Start of RECORD EXTRACTS

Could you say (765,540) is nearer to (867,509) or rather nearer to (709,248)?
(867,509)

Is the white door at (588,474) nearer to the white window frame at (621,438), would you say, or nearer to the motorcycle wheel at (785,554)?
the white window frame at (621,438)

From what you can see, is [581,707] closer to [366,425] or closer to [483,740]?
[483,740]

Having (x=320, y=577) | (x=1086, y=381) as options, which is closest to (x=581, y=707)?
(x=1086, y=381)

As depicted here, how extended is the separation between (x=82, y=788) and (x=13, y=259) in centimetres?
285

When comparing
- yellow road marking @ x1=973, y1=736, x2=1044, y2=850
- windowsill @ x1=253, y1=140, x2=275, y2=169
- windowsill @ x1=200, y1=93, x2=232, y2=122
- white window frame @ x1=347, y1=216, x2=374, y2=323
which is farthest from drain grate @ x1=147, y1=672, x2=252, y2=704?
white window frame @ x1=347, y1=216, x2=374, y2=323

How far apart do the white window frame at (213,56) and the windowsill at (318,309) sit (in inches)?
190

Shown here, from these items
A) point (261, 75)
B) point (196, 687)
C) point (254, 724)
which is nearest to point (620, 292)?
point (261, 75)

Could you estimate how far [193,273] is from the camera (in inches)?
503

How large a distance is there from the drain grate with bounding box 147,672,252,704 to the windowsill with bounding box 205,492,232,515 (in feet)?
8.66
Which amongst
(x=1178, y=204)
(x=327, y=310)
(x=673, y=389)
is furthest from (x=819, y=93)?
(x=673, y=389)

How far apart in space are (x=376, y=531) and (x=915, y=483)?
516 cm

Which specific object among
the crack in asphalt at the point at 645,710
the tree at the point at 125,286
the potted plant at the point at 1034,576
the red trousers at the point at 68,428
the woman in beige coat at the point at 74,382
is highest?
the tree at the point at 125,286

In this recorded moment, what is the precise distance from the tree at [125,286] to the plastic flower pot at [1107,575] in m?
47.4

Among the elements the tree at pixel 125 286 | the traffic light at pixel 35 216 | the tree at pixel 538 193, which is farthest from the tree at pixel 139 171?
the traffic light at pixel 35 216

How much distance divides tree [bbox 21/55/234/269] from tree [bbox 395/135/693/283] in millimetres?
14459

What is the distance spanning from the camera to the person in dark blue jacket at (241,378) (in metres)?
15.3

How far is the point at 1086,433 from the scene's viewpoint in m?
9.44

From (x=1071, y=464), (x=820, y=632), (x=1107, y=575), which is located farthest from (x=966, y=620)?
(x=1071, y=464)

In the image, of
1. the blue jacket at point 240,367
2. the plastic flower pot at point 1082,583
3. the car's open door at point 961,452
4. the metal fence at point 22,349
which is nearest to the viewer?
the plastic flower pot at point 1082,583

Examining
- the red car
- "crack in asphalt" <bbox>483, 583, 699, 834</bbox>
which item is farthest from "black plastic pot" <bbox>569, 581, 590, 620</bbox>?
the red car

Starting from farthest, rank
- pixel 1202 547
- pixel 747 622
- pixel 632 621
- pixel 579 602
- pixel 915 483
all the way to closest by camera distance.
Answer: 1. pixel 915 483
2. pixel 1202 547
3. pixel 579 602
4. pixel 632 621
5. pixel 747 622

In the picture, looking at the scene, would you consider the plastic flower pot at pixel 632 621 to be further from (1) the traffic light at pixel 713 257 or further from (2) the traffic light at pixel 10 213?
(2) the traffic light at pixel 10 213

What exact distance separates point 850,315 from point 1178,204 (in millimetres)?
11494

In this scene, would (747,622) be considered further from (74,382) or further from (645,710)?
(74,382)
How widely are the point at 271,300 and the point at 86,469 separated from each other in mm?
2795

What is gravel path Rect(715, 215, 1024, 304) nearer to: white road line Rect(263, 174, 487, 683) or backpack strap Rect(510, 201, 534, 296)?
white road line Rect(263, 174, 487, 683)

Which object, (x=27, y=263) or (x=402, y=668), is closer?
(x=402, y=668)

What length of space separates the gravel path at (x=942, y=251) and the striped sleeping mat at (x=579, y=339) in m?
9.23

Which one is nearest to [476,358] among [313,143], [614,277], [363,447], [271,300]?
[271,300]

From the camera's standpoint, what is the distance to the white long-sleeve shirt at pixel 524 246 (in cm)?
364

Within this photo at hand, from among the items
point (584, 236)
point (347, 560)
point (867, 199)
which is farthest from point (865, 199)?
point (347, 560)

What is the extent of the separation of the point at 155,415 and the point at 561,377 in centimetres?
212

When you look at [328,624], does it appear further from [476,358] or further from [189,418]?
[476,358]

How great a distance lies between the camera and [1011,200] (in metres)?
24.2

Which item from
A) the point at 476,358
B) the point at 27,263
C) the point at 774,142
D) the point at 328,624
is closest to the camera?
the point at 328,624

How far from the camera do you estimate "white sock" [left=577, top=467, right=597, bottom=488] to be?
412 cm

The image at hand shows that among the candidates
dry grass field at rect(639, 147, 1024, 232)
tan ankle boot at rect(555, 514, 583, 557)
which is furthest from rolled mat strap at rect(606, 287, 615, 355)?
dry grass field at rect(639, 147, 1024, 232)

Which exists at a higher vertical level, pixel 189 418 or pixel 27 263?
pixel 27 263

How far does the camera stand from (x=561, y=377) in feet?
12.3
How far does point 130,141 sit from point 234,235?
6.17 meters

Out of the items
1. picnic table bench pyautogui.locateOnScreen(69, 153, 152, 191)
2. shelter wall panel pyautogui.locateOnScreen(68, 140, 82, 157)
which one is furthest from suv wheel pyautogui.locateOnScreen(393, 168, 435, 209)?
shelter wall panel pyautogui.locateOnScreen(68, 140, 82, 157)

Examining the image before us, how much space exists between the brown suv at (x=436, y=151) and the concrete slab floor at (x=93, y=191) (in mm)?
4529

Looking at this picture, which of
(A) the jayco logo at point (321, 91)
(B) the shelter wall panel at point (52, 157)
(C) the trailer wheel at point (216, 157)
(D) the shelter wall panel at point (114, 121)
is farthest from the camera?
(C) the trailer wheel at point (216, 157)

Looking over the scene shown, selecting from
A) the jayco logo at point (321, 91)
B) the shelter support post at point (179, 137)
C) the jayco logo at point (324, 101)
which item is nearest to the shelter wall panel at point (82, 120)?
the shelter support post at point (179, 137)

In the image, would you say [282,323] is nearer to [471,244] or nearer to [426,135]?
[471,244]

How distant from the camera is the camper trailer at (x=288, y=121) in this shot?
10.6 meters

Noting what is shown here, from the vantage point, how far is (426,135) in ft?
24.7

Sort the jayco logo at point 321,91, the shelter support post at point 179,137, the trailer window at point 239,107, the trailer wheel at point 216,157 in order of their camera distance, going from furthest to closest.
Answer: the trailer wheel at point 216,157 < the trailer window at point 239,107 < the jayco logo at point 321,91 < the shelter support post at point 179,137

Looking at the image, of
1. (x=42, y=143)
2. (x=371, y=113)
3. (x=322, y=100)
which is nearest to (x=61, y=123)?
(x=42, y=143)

End of RECORD EXTRACTS

YOUR OBJECTIVE:
Rewrite the data above, starting at the line that contains "Looking at the image, of" and ending at the end of the data, with "nearest" changed to "closest" and nothing else altered.

EXERCISE RESPONSE:
Looking at the image, of
1. (x=42, y=143)
2. (x=371, y=113)
3. (x=322, y=100)
which is closest to (x=61, y=123)?
(x=42, y=143)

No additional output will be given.